From the author of THE DANISH GIRL comes David Ebershoff's first collection of short fiction, THE ROSE CITY, seven finely crafted stories about young men finding a place in the world.
Set in contemporary California and Boston, the stories each recount a moment in their protagonist's life when the world begins to shift beneath him: the boy who breaks into a gay man's house to see how he lives; the shy teenager who tries to starve himself away; the tennis tutor who learns too much about the family for whom he works; the strange boy named Chuck Paa who finds employment among the dying. The title story is about an unemployed actor at the end of his youth whose life in Southern California is filled by delusion, and a perpetual search for love.
Much less idyllic than their collective title suggests, most of these seven stories have at least a tenuous connection to Pasadena, Calif.
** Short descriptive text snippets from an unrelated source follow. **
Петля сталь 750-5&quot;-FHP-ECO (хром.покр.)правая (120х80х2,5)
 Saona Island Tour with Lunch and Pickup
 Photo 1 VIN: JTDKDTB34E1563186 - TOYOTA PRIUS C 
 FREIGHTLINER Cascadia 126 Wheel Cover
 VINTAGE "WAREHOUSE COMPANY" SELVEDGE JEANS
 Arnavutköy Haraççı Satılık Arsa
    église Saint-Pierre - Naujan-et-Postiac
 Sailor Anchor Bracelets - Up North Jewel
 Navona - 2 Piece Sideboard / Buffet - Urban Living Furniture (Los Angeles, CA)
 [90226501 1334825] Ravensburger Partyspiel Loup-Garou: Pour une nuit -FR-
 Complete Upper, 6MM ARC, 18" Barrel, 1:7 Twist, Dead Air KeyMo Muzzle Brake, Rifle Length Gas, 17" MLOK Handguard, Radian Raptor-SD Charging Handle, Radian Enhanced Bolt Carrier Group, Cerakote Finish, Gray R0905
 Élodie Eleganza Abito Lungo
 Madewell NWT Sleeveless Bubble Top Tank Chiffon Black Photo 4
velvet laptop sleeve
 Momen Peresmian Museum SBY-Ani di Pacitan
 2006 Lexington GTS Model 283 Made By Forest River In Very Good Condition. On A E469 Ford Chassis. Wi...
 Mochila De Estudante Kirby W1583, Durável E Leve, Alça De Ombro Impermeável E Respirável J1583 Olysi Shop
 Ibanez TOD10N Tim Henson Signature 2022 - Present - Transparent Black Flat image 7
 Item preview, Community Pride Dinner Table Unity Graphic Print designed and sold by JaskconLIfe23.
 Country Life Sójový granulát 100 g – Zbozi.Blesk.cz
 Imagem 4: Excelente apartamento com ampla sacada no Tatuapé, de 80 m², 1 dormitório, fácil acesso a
In them, Ebershoff (The Danish Girl) sketches the lives of men and boys who are gay, longing to be gay or otherwise confused about their sexual identities although this is often the least of their worries. Most of the stories have a tragic edge, their protagonists mired in frustrations and obsessions, but Ebershoff capably draws readers into their lives. In "The Charm Bracelet," a young man on the verge of becoming a hustler is on his way home from a gay bar where he was the center of attention. He glimpses his future in an over-the-hill female prostitute on the run from an abusive relationship, but he treats her callously and is oblivious to the implications of the evening. "Regime" deals with Jon, an overweight, inexperienced gay teenager who believes he is taking control of his life by starving himself: "For the first time in my life, I have figured out how to draw a boy's interest." The insights into Jon's thought patterns are startling and disturbing, rendered with chilling precision. The title story is concerned with Roland Dott, a middle-aged, narcissistic, promiscuous snob (he was born in Pasadena and looks down on anyone who was not, referring to them as "trannies," or transplants). Far past his prime, he flirts outrageously and sadly, still dreaming of finding a happy ending with the perfect partner. Those craving inspirational or upbeat stories of queer empowerment should look elsewhere, but Ebershoff delivers a bouquet of vivid, hard-edged characters plagued by all-too-human frailties.